Quand je vois qu'une histoire personnelle, un roman ou auto-fiction, peuvent amener à la consommation d'un tel nombre de choses, je ne doute pas que le corps bloggy, avec sa mémoire à court terme, est une forme, une monnaie, et qu'on ne peut l'envisager, à son encontre, que comme objet régressif, comme excédent ou plus-value qui appartient à une nouvelle oligarchie, me sentant moi-même sous cette intensité économique, autant dans la position d'argent que de spéculateur. Cette monnaie ou corps-forme est vivante justement parce qu'on est devant une monnaie qui circule d'elle-même, qui abrite des sentiments dans sa chair, dévaluations ou catastrophes boursières. Quel intérêt à vouloir entraver le flux du capitalisme utopique, du nouvel esclavagisme, puisqu'on se voulait de finir avec l'humanisme d'un côté à l'autre du spectre politique ? L'humanisme cognitif ne serait que l'entrainement au nouvel ordre du Capital, et la lutte de l'anti-capitalisme passe par la profanation ou accomplissement capitaliste du corps, de sa valeur, comme si l'on découpait aux ciseaux des billets de banque ou des chèques, geste suprême de nouveau riche. Je regrette dans les séquences de bondage le manque de l'instant conclusif de la délivrance, de la mise en liberté, ne soit-elle que de mettre à la porte son partenaire, d'un coup de pied, de même que je ne suis tranquille en égard d'un contrat que quand c'est signé.
Vous allez m'excuser, mais depuis mes découvertes dans le terrain du micro-roman, j'évite la formulation journalistique de la pensée, et je n'aime pas écrire des chutes prononcées, donc je vous laisse avec ce double aperçu de deux philosophes, étant moi-même censé retourner à mes pinceaux.

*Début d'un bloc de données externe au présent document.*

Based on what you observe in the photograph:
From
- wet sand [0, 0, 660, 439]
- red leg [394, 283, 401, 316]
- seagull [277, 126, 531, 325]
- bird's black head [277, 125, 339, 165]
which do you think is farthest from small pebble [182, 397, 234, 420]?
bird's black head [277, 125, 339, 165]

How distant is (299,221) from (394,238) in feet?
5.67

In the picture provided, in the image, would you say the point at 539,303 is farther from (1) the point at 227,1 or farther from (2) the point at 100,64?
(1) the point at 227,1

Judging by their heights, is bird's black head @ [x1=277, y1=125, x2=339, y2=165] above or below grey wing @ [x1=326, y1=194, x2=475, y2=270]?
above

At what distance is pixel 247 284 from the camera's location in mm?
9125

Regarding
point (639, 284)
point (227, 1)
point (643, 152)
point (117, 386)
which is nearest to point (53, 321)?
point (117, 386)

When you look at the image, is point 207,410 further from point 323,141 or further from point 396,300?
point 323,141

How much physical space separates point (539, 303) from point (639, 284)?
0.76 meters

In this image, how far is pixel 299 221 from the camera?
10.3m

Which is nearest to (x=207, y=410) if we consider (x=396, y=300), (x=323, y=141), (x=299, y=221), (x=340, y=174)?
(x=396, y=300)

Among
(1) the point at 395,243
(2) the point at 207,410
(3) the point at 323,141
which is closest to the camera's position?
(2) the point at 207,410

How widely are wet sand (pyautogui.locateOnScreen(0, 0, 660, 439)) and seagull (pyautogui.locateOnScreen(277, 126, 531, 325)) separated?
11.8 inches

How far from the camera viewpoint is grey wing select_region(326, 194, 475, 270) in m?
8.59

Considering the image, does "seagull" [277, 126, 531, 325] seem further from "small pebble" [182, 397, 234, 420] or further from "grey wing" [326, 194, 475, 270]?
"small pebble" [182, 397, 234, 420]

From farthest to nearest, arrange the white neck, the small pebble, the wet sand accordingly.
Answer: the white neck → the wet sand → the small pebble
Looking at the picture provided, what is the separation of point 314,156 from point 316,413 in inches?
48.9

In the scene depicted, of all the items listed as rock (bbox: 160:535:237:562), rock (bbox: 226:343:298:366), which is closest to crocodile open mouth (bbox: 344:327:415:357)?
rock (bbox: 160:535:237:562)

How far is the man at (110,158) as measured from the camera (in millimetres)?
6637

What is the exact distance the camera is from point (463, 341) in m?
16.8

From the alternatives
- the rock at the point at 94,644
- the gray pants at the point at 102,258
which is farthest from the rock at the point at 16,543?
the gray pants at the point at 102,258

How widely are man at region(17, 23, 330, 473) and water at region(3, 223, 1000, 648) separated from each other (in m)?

Manuel Montero, avec l'aide de Léo Scheer, novembre 008.
(Malgré quoi, j'envisage l'inclusion de ce texte dans un récit critique plus vaste sur lequel je travaille à présent, fin janvier 009)

2 commentaires:

Alain Baudemont a dit…

Monsieur Manuel Montero, j'avais lu la première traduction de votre travail sur "Klossowski, encore avant hier; c'est vrai, j'avais, après l'avoir lu, pensé que la traduction de l'Espagnol au Français, (en première traduction donc) était un peu difficile au sens de la transition et des thèmes, plus ou moins traités, un peu décousu, bref, ça frisait souvent la confusion. Aujourd'hui, je veux dire, maintenant, j'ai relu, et l'aide de Monsieur Léo Scheer, est tout particulièrement significatif dans l"a remise en ordre" de la pensée, à la fois sur Klossowski, encore, qui est le Sujet de votre écrit, et sur la mise en lecture qui ne souffre plus, j'en ai fait l'expérience, d'aucune fatigue. C'est donc, pour le dire très justement, et pour vous faire un compliment, un travail d'écriture de bonne facture, un beau dessin, une belle peinture, pour le dire encore, et plus justement.
Merci, et continuez à écrire bien et sans oublier de peindre, il va de soi.
Alain Baudemont.

Manuel Montero a dit…

Merci de votre reconnaissance, si nécessaire à tout-homme. En effet c'est une avantage de travailler avec d'autres gens du métier. Je dois dire que à votre propos je suis perplexe, par la diversité de ton de vos interventions ça et là. Intéressé en tout cas. Je vous ai laissé une note chez Jean Clet Martin. Aussi-bien j'ai été touché par votre évocation des demeures de SDF partout dans Paris. Dès que vous auriez un blog, faites savoir.